> WORK INSTRUCTION
Answer these questions from the passage on pediatric chest radiographs:
1. How old is the infant with transposition of the great vessels in Figure 4.40?
2. What arterial oxygen saturation defines a truly cyanotic baby?
3. About what percentage of truncus patients have a right arch?

> PASSAGE TO READ
FIGURE 4.40  This very cyanotic patient has a chest radiograph showing a large heart, narrow superior mediastinum, and pulmonary vascularity that is slightly, but not dramatically, increased. The patient is a 3-day-old infant with transposition of the great vessels; the vascularity is going through the transition between the very high vascular resistance in utero and the low vascular resistance of an air-breathing baby. Over the course of subsequent days, the vascular resistance will drop further and the lungs will become flooded.


With those rules to consider, it is possible to set out a systematic approach to looking at the chest film of a newborn with congenital heart disease. First, see whether the heart is enlarged and whether you can determine which chamber is enlarged. Next, determine whether the vascularity is normal or increased, keeping in mind that the younger the baby, the less confident you can be to find increased vascularity. Finally, you need to talk to your clinical colleagues and find out whether the baby is truly cyanotic, as defined by arterial oxygen saturation of under 80% with a normal arterial CO2 saturation. With those pieces of information you can look at Figs. 4.41 and 4.42 and make a rough estimate as to what type of congenital heart disease the baby may have (Figs. 4.43 to 4.45).


MEDIASTINAL MASSES


Other than the thymus and bronchi, the remainder of the structures in the pediatric mediastinum are relatively inconspicuous unless abnormal. Pediatric mediastinal abnormalities (masses) conform to a compartmental scheme. If you can accurately identify the compartment where a mass is located, you can provide an intelligent differential diagnosis. The anterior mediastinum is defined as part of the mediastinum visible in front of the airway on lateral view, and the posterior mediastinum is defined as that portion of the mediastinum just posterior to the anterior edge of the vertebral bodies on lateral view. Everything else is the middle mediastinal compartment (Fig. 4.46). The whole trick is telling these compartments apart, and there are a few rules:


1. Clavicle cutoff sign: The anterior chest is anatomically lower than the posterior chest, so if a mass stops at the inferior margin of the clavicle on the PA chest radiograph, it has to be in the anterior mediastinum (Fig. 4.47).



FIGURE 4.41  Flow diagram for neonates suspect for heart disease.



FIGURE 4.42  Flow diagram for older children suspect for heart disease.



FIGURE 4.43  This child has a huge heart. Note that the superior mediastinum has a large shadow to the right of the trachea, a right aortic arch. The vessels are large, flooding the lung. If we add the information that the child was cyanotic, then this becomes a characteristic truncus arteriosis. Approximately 40% of truncus patients have a right arch.



FIGURE 4.44  A large heart and increased vascularity; however, this time the child is not cyanotic. This usually means either a left heart obstructive lesion or a failure for some other reason. The child has a hypoplastic left heart.



FIGURE 4.45  A large heart and increased vascularity in a 2-week-old baby—findings typical for transposition of the great vessels. Note the very thin mediastinum because the pulmonary artery is directly in front of the aorta as opposed to being slightly to the left of it. This is characteristic of the transposition of the great vessels.



FIGURE 4.46  A normal lateral view of the chest, with barium in the esophagus, delineates the boundaries of the anterior (A), middle (M), and posterior (P) mediastinum. When you consider mediastinal masses, it is important mentally to divide the mediastinum into these components as it helps you localize the likely diagnosis for the cause of the mass.

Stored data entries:
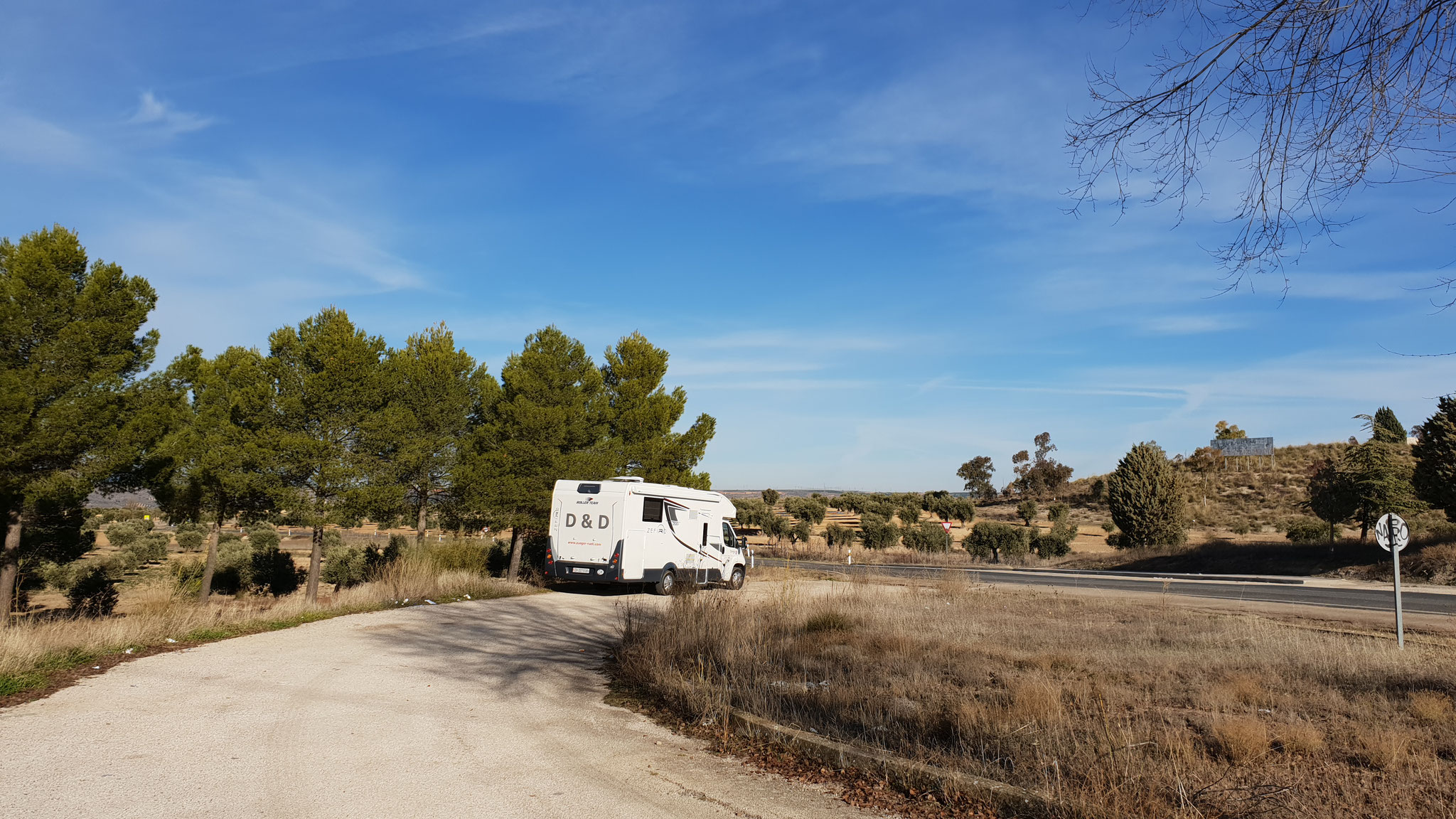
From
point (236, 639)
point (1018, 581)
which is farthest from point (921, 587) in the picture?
point (236, 639)

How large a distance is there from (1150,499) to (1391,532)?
98.5 ft

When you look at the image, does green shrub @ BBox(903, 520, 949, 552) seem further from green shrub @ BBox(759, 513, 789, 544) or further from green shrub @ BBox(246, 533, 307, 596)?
green shrub @ BBox(246, 533, 307, 596)

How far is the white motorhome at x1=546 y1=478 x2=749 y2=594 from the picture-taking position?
19.2m

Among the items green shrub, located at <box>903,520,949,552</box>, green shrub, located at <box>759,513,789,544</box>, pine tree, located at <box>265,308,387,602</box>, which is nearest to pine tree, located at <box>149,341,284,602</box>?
pine tree, located at <box>265,308,387,602</box>

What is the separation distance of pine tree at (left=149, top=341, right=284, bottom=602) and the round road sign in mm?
21685

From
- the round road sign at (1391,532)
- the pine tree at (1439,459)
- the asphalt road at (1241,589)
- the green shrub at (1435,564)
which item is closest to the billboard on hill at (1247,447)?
the pine tree at (1439,459)

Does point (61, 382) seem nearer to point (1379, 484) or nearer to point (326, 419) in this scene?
point (326, 419)

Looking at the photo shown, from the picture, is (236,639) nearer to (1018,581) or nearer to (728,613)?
(728,613)

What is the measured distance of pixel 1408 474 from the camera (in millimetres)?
33438

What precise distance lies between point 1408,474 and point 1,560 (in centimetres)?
4594

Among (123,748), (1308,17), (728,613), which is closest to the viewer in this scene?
(1308,17)

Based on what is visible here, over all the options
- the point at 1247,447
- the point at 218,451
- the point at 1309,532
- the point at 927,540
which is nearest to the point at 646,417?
the point at 218,451

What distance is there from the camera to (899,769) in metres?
5.44

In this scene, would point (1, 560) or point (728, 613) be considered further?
point (1, 560)
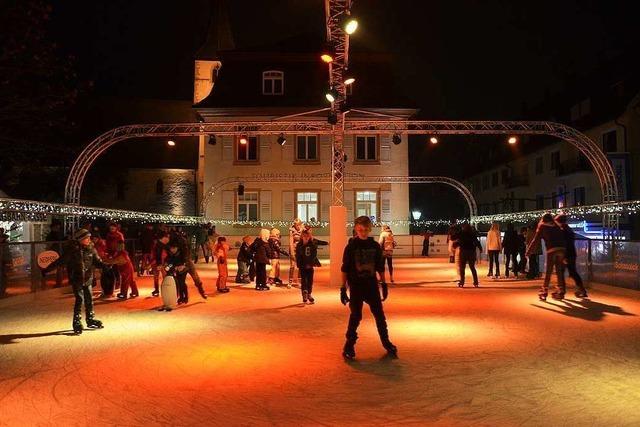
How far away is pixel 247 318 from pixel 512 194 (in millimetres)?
46109

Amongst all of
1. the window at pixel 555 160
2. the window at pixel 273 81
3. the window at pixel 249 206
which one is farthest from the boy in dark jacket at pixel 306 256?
the window at pixel 555 160

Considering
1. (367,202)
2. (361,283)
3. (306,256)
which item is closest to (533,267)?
(306,256)

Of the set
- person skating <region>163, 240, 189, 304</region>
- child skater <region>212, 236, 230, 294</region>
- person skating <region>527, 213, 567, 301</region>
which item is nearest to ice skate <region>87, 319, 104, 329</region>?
person skating <region>163, 240, 189, 304</region>

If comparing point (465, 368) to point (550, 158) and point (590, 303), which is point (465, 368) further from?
point (550, 158)

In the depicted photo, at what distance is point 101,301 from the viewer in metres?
15.4

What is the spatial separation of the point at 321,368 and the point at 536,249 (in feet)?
35.9

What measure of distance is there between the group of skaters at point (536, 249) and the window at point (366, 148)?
17810 mm

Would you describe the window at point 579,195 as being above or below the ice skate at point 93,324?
above

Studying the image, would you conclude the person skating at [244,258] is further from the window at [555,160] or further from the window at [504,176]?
the window at [504,176]

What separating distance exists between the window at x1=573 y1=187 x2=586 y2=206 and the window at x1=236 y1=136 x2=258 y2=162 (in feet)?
72.1

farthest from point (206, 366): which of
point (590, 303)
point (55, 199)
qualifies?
point (55, 199)

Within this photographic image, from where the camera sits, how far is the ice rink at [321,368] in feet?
18.9

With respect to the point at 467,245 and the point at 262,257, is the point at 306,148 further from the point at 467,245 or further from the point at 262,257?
the point at 467,245

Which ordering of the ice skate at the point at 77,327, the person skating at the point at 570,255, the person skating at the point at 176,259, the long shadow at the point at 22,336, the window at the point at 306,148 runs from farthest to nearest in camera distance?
the window at the point at 306,148 → the person skating at the point at 570,255 → the person skating at the point at 176,259 → the ice skate at the point at 77,327 → the long shadow at the point at 22,336
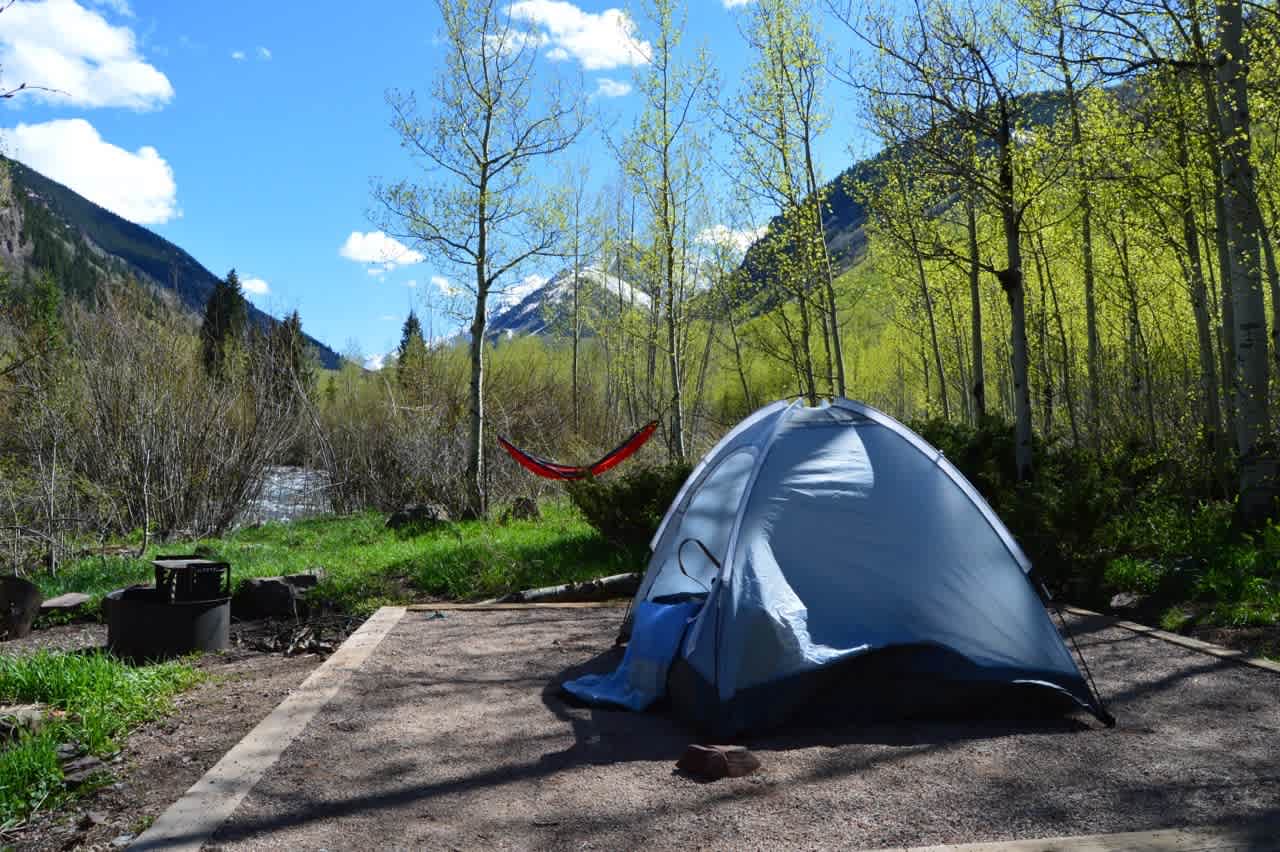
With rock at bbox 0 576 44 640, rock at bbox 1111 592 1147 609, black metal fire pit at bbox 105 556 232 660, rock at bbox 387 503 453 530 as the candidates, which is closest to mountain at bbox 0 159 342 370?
black metal fire pit at bbox 105 556 232 660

> TASK SOLUTION
1. 3 days old.
2. Under 80%, with a normal arterial CO2 saturation.
3. Approximately 40%.